Hawaii Floats Plan That Could Remove 10,000 Vacation Rentals

  • Hawaii Governor Josh Green said in his January 26, 2026, State of the State address that the state could convert “at least another 10,000” STRs into long-term housing.
  • However, the figure is not backed by statewide legislation, timelines, or concrete county-level plans.
  • At present, Maui County is the only jurisdiction pursuing a large-scale STR phaseout, through Bill 9, which targets up to 6,208 apartment-zoned units with conversion deadlines in 2029 and 2031.
  • Even that number remains uncertain: Maui County has advanced zoning changes that could allow roughly 4,500 units to continue operating, and multiple lawsuits are challenging the law.
  • Outside Maui, there are no comparable measures underway on Oahu, Kauai, or the Big Island that would support a statewide conversion at scale.

Snigdha’s Views:

  • This is more political signalling than policy delivery.
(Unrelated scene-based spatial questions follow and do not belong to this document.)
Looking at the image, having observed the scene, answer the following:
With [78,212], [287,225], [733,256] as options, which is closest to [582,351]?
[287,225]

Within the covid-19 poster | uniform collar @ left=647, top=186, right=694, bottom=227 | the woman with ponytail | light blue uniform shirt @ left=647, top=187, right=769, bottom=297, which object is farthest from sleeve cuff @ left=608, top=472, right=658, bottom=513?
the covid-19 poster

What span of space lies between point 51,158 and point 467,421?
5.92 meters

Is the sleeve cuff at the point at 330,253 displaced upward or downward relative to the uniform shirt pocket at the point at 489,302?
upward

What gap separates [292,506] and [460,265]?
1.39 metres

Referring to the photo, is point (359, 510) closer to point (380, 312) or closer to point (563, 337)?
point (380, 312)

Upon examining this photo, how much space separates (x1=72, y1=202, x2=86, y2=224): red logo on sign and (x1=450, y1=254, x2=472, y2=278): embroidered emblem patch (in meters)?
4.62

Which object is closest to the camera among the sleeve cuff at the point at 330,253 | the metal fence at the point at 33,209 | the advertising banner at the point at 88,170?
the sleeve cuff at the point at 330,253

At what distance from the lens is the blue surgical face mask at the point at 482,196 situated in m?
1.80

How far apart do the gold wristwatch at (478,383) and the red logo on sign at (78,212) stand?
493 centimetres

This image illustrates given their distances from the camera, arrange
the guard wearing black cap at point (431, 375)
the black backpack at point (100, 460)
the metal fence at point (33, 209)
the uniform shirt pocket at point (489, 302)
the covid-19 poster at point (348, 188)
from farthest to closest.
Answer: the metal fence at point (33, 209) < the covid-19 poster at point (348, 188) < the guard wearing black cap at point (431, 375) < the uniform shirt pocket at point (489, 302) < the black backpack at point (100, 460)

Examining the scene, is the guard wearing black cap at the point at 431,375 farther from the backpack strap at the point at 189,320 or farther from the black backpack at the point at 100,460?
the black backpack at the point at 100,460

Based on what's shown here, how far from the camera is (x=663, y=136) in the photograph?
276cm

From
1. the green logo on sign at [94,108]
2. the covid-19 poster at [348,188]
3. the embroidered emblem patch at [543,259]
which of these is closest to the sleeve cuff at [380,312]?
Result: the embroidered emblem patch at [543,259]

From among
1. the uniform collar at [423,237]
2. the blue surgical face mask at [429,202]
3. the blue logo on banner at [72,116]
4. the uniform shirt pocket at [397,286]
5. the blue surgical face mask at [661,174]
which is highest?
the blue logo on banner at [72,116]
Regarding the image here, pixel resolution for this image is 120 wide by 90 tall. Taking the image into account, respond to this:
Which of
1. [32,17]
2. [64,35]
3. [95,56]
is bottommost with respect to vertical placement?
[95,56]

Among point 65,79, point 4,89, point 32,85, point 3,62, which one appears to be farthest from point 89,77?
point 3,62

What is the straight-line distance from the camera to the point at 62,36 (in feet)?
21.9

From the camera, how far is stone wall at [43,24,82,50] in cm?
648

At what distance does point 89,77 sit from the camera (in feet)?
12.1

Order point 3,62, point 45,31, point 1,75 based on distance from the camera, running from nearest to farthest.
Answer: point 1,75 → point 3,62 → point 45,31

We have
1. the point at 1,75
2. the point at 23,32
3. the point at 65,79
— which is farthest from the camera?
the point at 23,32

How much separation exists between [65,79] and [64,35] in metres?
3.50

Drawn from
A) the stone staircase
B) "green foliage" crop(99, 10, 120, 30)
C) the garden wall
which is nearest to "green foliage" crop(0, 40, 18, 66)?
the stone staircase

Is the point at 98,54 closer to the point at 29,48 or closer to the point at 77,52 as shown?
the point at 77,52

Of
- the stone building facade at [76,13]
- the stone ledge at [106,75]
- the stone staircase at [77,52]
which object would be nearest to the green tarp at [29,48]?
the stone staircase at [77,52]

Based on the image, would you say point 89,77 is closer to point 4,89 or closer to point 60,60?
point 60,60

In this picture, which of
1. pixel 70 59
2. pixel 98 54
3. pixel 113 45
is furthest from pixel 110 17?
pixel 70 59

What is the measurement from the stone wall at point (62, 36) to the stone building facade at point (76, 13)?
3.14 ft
We’ve been tracking Hawaii’s STR landscape closely, and the reality remains county-driven, slow-moving, and legally contested. 
  • Maui’s Bill 9 is the only mechanism that could materially reduce STR supply, and even there, rezoning efforts and court challenges leave outcomes unresolved.
  • For property managers, the takeaway is to separate headlines from execution risk
  • While STRs continue to be framed as part of Hawaii’s housing response, any actual inventory loss is likely to be incremental, uneven, and delayed, rather than sudden or statewide.
  • Maui remains a high-risk market from a policy perspective, while other islands show no immediate path toward large-scale STR removal.